• _Exercise requirements_
Return every row below verbatim, leaving out the pictures.

• _Task inputs_

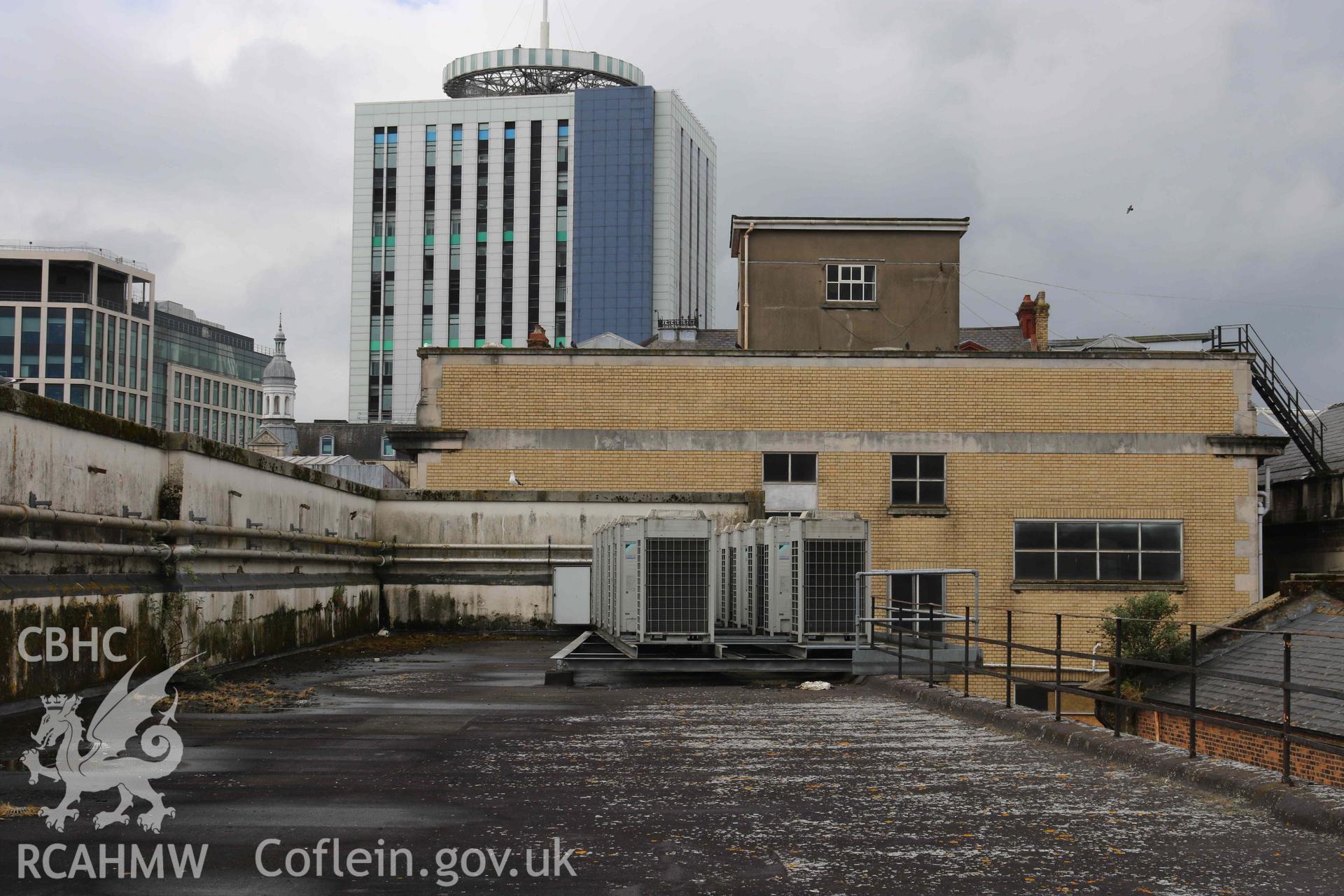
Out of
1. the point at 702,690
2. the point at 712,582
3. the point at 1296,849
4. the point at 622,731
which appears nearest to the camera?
the point at 1296,849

• _Response to this exercise_
Out of
1. the point at 702,690
2. the point at 712,582
3. the point at 1296,849
4. the point at 622,731
which appears nearest to the camera?
the point at 1296,849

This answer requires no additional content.